What is being asked: Reproduce word for word the section of the essay on transformation stories that opens with the words containing "I do have some" and closes with "not my thing.".

Excerpt:
----------
Spanky, trying to come to his mother’s rescue, pushes a picture in front of her, with the result that it looks like her head is on the body of a cat. (I originally thought it was a dog.) I know this was the first time I learned the effect that transformation had on me, because I still remember, 60-some years later, that the night after seeing that short, having an arousing dream in which Spanky’s mother didn’t just hide behind a picture that made it look like her head was on the body of an animal, in the dream, she WAS the animal. (In all honesty, due to my age at the time, what I experienced wasn’t so much a wet dream as a “wet-the-bed” dream.) Yes, Spanky’s mother being in her underwear at the end might’ve lent the short a sexual element to my four-or-five year old self at the time. But I think it was already there.
The other Little Rascals short was “Shrimps for a Day,” in which an engaged couple are turned into children by Aladdin’s Lamp. At the end of this short, the little girl wishes to be “big again,” and instantly grows back into an adult, but the nightgown she’s wearing doesn’t grow, giving us a pretty good look at her legs for a 1934 short.
That was the beginning of a fetish I’ve had all of my life. A lot of good examples of this fetish, as I’ve already said, are on display in my gallery. I’ve had fantasies of teachers, neighbors, women on TV, classmates, my psychologist, and others being transformed.
I do have some personal rules about what I do and don’t like in transformation stories and art:
I’m not into TransGender transformations. I’ve learned over the years that many people like to imagine themselves turning into whatever gender they aren’t. If you’re one of them, that’s fine, more power to you. But I’m not interested in TG myself. Just not my thing.
I prefer imagining women who are transformed. One of my great disappointments involving Bewitched or I Dream of Jeannie is that so few of the people transformed are women. This is mostly because the protagonists of those shows were male, I know. But when are we going to get the show about a mortal woman married to a warlock or having a male djinn?
That said, I’m usually not into stories about women who are turned into cats. For one thing, woman-to-cat is such an overused theme in stories. There are exceptions. One of the best cat transformation stories I can remember is “The Catnappers,” a second season episode of Bewitched in which Endora turns a female client of Darrin’s into a cat. She is then “cat-napped” by a sleazy private eye who knows Samantha is a witch. After much fuss-and-bother, the cat is turned over to Darrin in his office and, by phone call from Tibet, Endora turns the cat back into a woman — while it is still on Darrin’s lap. The pose of the cat-turned-woman after being changed back is, I think, what did it for me.
----------
Brief text fragments from websites:

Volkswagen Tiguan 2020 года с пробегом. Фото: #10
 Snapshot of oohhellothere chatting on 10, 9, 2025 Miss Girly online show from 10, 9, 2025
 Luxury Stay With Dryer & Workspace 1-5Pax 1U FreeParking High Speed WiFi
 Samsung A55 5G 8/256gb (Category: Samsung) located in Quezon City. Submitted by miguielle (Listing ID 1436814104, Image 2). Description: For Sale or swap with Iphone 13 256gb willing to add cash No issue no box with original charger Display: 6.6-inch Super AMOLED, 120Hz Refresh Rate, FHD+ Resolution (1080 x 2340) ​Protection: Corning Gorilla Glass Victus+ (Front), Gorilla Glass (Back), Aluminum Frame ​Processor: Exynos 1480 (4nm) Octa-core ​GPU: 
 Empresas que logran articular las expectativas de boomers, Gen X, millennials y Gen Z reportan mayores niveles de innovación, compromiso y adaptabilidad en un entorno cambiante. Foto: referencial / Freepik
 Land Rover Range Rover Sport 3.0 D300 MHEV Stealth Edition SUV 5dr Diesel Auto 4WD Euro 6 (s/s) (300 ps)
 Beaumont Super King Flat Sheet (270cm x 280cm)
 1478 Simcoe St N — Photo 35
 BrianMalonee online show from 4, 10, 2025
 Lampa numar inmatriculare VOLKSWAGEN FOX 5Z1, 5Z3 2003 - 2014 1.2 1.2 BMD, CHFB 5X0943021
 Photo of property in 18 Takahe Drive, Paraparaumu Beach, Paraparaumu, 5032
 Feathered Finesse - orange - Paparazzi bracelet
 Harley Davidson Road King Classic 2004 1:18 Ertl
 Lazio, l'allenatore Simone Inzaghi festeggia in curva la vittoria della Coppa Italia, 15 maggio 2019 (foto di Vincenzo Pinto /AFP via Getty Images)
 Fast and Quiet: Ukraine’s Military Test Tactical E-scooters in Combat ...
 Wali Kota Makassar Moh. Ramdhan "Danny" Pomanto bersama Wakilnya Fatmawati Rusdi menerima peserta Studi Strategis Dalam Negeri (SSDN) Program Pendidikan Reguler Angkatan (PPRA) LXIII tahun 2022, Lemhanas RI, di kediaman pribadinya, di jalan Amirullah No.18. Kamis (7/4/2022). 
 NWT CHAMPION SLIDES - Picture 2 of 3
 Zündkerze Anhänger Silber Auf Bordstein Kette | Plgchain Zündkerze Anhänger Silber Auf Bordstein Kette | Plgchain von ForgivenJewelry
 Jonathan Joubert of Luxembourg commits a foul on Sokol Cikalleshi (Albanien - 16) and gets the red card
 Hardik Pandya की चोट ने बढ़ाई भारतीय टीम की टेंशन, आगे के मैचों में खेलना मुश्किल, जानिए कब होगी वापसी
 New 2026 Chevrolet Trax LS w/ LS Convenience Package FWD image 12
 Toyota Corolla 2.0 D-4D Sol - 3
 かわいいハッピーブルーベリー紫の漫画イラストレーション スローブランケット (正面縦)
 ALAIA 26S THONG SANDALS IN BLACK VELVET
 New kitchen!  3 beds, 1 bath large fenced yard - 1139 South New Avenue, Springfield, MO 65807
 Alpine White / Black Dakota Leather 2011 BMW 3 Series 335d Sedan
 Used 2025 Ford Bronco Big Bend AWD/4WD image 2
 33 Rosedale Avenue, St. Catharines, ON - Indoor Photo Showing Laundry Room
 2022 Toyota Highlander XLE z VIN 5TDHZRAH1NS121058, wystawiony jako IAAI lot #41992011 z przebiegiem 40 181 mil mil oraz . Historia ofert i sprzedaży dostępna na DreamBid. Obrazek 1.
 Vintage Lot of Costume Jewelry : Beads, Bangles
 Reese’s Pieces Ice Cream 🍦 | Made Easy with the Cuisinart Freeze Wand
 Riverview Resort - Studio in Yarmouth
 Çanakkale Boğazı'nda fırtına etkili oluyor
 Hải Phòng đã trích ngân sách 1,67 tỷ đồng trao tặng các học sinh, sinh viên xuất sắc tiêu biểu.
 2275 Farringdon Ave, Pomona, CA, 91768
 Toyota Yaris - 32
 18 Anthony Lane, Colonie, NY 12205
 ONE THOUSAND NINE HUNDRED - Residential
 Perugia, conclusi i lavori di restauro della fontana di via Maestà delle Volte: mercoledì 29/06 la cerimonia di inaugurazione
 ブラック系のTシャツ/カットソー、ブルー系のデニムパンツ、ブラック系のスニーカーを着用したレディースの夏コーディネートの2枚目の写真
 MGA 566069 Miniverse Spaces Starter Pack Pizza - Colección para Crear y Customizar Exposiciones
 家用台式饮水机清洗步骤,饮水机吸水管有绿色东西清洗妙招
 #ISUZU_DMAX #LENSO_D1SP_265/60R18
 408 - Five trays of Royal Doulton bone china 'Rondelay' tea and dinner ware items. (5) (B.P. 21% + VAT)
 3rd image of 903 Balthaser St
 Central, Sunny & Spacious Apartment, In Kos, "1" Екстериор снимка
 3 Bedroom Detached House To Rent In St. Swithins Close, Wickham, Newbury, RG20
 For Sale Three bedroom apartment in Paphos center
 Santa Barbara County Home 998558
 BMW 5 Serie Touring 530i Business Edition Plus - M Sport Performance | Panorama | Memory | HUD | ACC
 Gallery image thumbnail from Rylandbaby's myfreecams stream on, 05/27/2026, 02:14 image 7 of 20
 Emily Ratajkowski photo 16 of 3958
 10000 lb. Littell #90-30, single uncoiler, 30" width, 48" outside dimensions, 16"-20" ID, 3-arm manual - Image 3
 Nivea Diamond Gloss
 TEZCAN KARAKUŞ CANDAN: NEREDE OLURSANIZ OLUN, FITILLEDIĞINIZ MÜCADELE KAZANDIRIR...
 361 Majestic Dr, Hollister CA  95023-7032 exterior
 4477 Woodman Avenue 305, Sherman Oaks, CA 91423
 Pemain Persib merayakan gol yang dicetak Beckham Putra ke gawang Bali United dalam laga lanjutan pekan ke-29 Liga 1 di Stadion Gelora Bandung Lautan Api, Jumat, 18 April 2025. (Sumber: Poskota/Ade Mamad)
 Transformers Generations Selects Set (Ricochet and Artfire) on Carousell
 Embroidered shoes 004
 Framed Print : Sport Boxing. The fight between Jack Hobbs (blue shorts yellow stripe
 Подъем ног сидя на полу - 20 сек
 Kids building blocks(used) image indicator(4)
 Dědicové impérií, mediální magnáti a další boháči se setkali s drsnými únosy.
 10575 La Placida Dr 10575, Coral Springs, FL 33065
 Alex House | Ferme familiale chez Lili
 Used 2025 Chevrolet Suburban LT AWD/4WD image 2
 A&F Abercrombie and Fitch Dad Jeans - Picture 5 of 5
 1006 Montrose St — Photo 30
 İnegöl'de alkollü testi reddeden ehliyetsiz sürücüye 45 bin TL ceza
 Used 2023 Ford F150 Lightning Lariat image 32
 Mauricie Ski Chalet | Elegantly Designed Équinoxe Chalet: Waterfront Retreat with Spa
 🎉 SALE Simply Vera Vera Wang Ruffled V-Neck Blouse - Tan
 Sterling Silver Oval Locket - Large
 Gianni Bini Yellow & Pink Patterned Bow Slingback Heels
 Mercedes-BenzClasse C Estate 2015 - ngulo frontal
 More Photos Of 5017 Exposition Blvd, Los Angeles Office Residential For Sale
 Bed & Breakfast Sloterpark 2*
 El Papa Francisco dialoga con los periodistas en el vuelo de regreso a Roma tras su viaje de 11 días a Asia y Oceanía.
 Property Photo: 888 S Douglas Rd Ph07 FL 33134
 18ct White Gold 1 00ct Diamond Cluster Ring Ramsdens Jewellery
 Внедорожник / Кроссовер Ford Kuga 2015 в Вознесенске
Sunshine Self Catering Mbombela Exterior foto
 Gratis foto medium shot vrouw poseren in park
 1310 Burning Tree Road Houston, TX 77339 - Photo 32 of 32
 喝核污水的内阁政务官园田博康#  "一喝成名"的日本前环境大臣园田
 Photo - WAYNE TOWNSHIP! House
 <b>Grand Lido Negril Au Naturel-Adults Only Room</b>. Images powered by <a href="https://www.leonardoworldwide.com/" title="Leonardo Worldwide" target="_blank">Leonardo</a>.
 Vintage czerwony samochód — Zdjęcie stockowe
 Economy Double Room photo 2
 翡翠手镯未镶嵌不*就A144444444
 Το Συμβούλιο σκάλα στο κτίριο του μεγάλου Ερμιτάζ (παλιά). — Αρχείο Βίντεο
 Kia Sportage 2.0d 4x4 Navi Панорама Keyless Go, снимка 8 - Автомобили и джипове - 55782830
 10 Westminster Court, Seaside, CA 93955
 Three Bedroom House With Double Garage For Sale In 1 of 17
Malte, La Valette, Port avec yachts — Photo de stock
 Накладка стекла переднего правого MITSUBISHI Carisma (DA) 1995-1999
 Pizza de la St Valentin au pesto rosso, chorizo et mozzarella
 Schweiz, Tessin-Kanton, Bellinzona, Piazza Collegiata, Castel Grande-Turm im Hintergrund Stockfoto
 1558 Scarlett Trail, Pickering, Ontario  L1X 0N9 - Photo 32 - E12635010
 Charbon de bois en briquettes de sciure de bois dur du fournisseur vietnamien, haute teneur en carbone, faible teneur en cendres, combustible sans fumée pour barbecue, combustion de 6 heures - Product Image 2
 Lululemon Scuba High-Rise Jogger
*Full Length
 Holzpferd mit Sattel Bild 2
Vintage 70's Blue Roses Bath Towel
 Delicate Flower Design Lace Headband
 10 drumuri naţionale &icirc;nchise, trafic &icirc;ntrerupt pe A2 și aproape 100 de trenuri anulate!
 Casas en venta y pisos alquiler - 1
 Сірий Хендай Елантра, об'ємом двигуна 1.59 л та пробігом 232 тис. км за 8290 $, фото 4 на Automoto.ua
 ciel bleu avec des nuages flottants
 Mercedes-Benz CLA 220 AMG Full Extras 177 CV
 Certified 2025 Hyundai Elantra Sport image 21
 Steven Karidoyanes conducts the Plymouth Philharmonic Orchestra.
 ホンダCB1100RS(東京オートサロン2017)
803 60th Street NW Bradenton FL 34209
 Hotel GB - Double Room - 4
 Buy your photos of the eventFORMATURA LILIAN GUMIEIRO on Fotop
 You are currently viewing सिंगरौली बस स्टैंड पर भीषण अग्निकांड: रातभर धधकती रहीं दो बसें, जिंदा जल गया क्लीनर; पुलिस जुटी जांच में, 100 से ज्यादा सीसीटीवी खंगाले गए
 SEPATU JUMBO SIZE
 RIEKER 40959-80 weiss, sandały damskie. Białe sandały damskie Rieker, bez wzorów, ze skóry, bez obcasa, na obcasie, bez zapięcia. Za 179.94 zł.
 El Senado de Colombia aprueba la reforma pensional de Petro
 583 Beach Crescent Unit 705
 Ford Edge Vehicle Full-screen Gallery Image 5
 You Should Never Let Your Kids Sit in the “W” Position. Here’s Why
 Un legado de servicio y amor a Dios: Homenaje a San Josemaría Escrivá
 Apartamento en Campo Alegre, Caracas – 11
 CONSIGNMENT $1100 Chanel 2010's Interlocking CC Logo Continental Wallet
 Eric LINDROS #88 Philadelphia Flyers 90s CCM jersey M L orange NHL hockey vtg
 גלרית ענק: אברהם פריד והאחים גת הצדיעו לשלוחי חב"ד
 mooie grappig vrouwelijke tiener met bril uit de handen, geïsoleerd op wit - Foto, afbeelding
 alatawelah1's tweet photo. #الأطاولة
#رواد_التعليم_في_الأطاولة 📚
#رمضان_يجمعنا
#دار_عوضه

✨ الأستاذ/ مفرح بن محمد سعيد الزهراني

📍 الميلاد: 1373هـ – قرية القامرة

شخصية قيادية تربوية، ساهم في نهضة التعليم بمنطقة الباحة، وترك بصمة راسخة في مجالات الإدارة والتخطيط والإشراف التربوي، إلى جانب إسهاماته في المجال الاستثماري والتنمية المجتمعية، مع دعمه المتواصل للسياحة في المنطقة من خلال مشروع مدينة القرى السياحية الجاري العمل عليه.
----------
Written solution:
I do have some personal rules about what I do and don’t like in transformation stories and art:
I’m not into TransGender transformations. I’ve learned over the years that many people like to imagine themselves turning into whatever gender they aren’t. If you’re one of them, that’s fine, more power to you. But I’m not interested in TG myself. Just not my thing.